* _The task_: Replace "program" with "solution" in the alien friend-pair problem statement, and write out the passage starting with "The following N" and going on through "output maximum number of friend pair.".

On an alien planet, every extraterrestrial is born with a number. If the sum of two numbers is a prime number, then two extraterrestrials can be friends. But every extraterrestrial can only has at most one friend. You are given all number of the extraterrestrials, please determining the maximum number of friend pair.

Input

There are several test cases.

Each test start with positive integers N(1 ≤ N ≤ 100), which means there are N extraterrestrials on the alien planet. 

The following N lines, each line contains a positive integer pi ( 2 ≤ pi ≤10^18),indicate the i-th extraterrestrial is born with pi number.

The input will finish with the end of file.

Output

For each the case, your program will output maximum number of friend pair.

Sample Input

3
2
2
3

4
2
5
3
8      

Sample Output

1
2      

题意很简单。。。

* _Source material_:
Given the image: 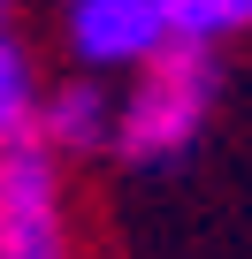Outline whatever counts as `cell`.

* _Answer below_:
The following N lines, each line contains a positive integer pi ( 2 ≤ pi ≤10^18),indicate the i-th extraterrestrial is born with pi number.

The input will finish with the end of file.

Output

For each the case, your solution will output maximum number of friend pair.